Supplied records section start
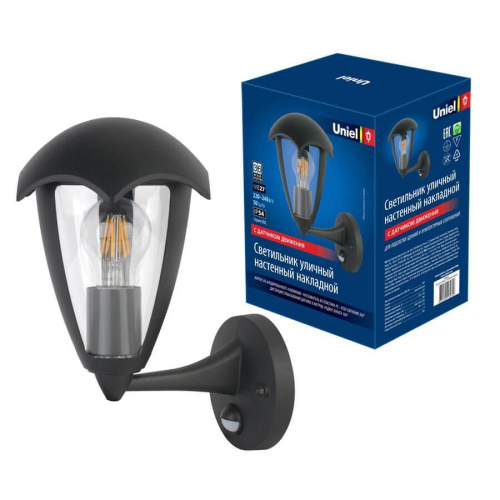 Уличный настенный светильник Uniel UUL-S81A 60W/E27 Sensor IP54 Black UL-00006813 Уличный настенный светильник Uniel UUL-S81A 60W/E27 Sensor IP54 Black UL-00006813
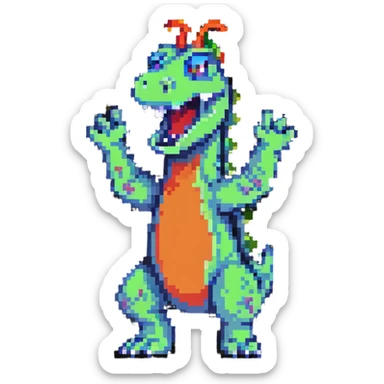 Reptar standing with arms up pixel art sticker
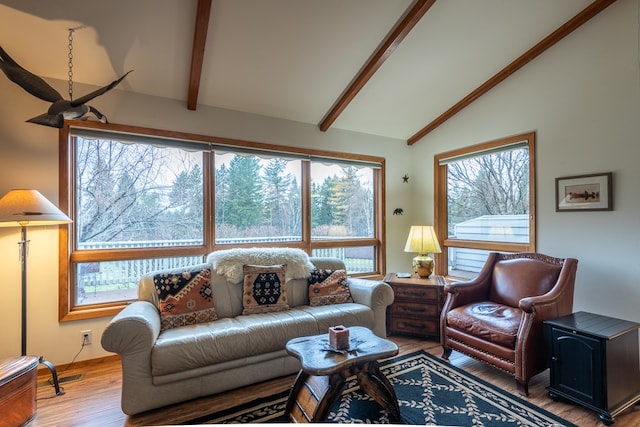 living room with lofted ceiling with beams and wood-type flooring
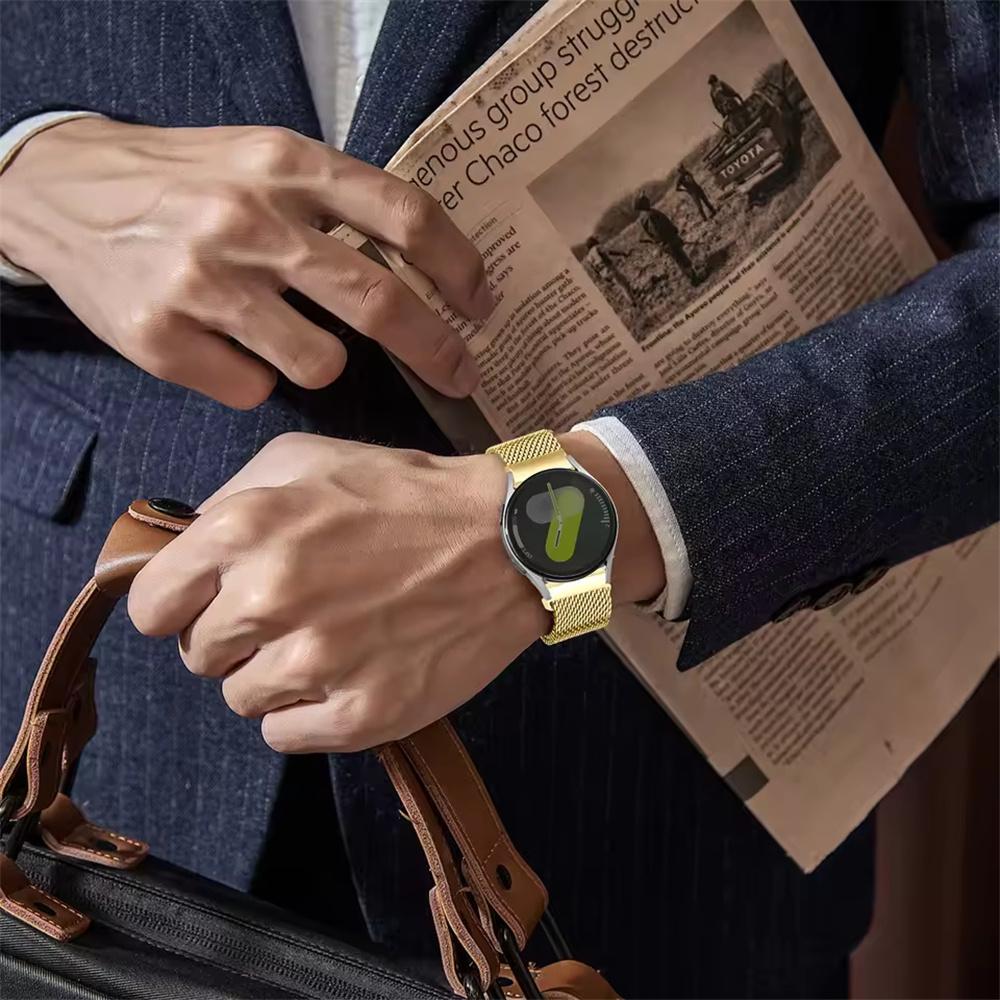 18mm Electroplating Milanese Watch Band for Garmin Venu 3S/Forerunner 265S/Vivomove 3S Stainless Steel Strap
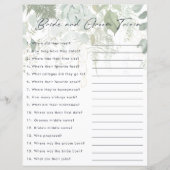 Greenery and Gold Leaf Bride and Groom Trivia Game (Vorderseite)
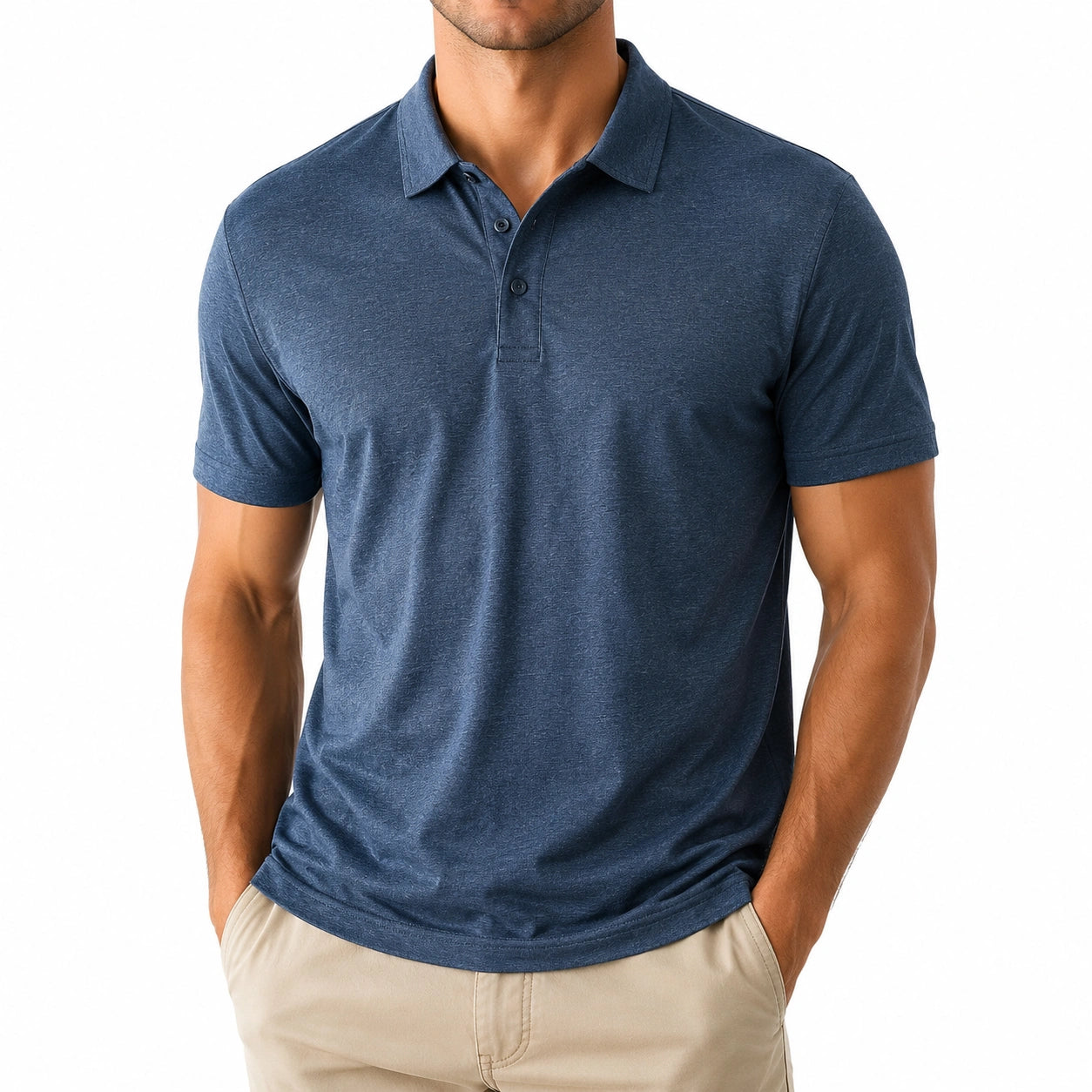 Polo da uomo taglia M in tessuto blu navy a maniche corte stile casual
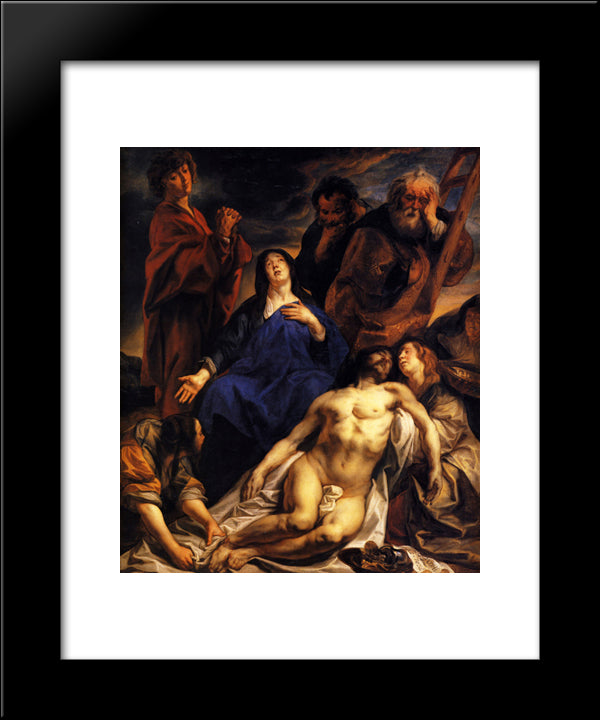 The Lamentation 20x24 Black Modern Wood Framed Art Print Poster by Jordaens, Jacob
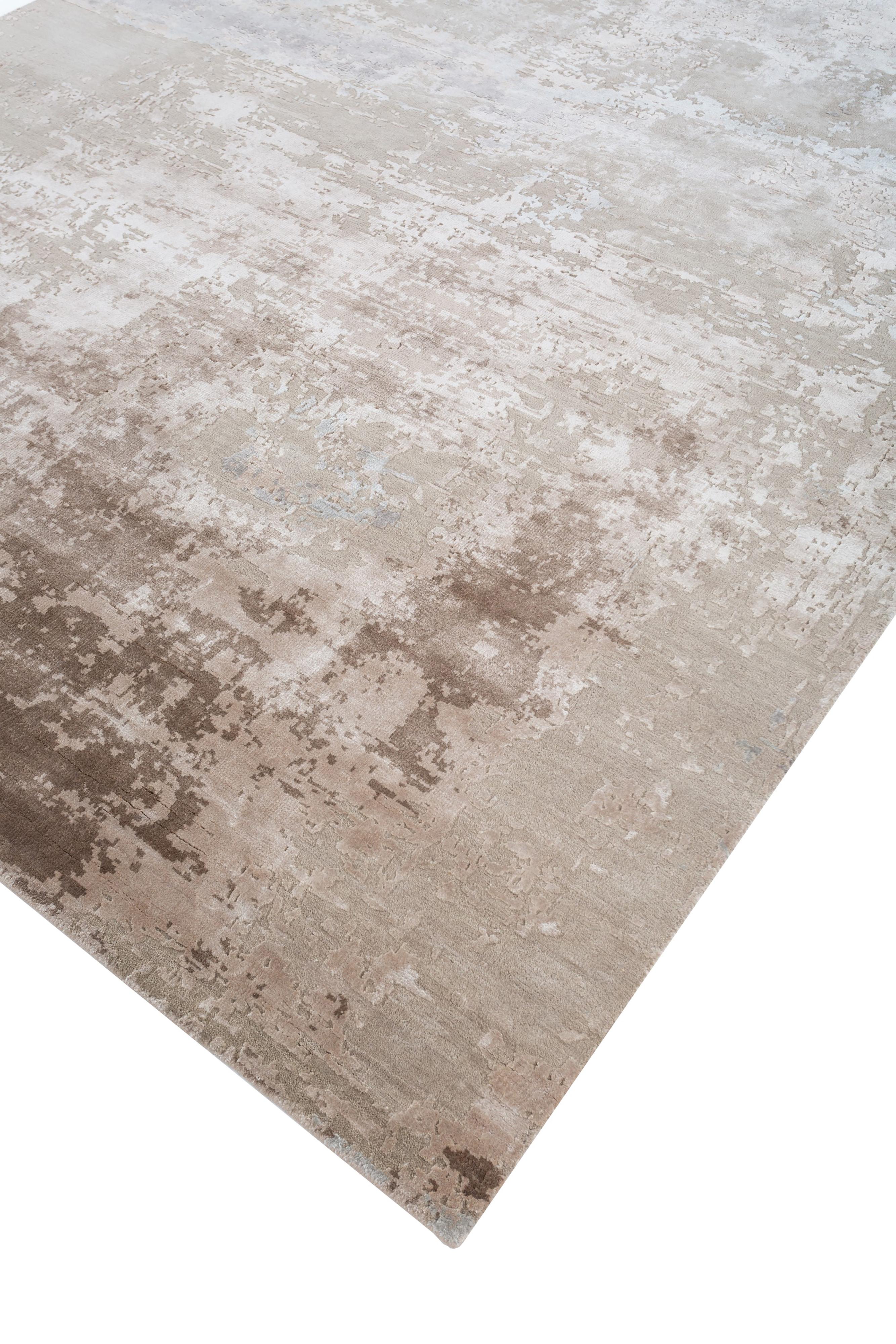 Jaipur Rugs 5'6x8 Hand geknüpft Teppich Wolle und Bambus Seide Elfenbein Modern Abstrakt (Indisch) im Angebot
Supplied records section end
Problem details:
Repeat all of the records above word for word, and leave the pictures out of your answer.

Response to the task:
 Уличный настенный светильник Uniel UUL-S81A 60W/E27 Sensor IP54 Black UL-00006813 Уличный настенный светильник Uniel UUL-S81A 60W/E27 Sensor IP54 Black UL-00006813
 Reptar standing with arms up pixel art sticker
 living room with lofted ceiling with beams and wood-type flooring
 18mm Electroplating Milanese Watch Band for Garmin Venu 3S/Forerunner 265S/Vivomove 3S Stainless Steel Strap
 Greenery and Gold Leaf Bride and Groom Trivia Game (Vorderseite)
 Polo da uomo taglia M in tessuto blu navy a maniche corte stile casual
 The Lamentation 20x24 Black Modern Wood Framed Art Print Poster by Jordaens, Jacob
 Jaipur Rugs 5'6x8 Hand geknüpft Teppich Wolle und Bambus Seide Elfenbein Modern Abstrakt (Indisch) im Angebot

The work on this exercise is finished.